Il y a deux semaines j’ai présenté le fanatisme religieux. Aujourd’hui, en prolongement de celui-ci je voudrai m’atteler à un sujet qui me semble connexe, celui du fatalisme. Avec ses dérivées comme fatal, fatalement, fatalité. Le mot vient du latin fatum, destin, ce qui doit arriver, quelque chose de négatif, menaçant, qui est inévitable, ce à quoi l’on ne peut échapper.
Le fanatisme a quelque chose de fatal, d’inévitable, il se développe dans les écosystèmes que certains courants idéologiques voire théologiques peuvent produire. Le fanatisme dans son expression brute, en lui-même, est sans aucun doute fatal. Et avec cette fatalité il arrose alentour, pour marquer son territoire comme le fait par exemple un chien, pour ainsi marquer un espace de sa propriété, au besoin en faisant peur. Cette peur, que peut-on en faire ? Le fatalisme, à sa façon, peut apprivoiser la peur, c’est un dérivatif puissant qui permet de survivre en attendant le moment fatal.
Cependant toutes les fatalités ne conduisent pas au fanatisme. Pas plus que, comme l’on a pu voir précédemment, que tous les agnosticismes ne conduisent pas fatalement au fanatisme. Il y a des fatalités paisibles qui ne dérangent personne et n’attirent aucun spot publicitaire des médias. Le fatalisme peut dormir fatalement dans un état léthargique superficiel ou profond, et peu importe sa durée.
Et c’est seulement lorsque quelqu’un vient de troubler un tel sommeil que le fatalisme, ainsi arraché à son hibernation de conscience, peut se transformer en fanatisme qui, lui aussi, dormait sous la couette de son destin.

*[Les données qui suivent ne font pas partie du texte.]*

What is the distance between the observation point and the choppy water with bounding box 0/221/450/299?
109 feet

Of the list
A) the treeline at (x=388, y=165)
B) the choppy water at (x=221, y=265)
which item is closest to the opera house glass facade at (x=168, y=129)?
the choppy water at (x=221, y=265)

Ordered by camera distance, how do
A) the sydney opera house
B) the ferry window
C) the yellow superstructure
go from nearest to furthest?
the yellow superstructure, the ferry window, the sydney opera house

Le fatalisme et le fanatisme poursuivent le même destin, désigné sous le vocable d’inévitable. Même si leur origine est commune, car enracinée dans la peur. La peur refoulée pour le fatalisme et la peur exprimée dans le fanatisme.
Dans les deux cas, il y a de la violence. Pour le fatalisme, cette violence est tournée vers l’intérieur de soi en vue d’en faire diminuer jusqu’à en faire disparaître la charge ; sinon constater l’absence de l’enregistrement de sa présence. Pour le fanatisme, il faut que cela explose, quitte à emporter non seulement la vie des autres, mais également à l’occasion celle de l’auto-sacrificateur de la cause.

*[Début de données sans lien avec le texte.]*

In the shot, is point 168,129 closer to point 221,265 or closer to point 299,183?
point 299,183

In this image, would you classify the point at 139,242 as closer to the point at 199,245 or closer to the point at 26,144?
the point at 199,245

Au sujet de cette collusion entre le fanatisme et le fatalisme, un souvenir personnel. S’est fichée dans ma mémoire cette scène quelque part en Asie. En compagnie de quelques femmes occidentales, agissant dans les cadres d’une association, nous rendions visite à une famille dont le bébé était dans un état très faible .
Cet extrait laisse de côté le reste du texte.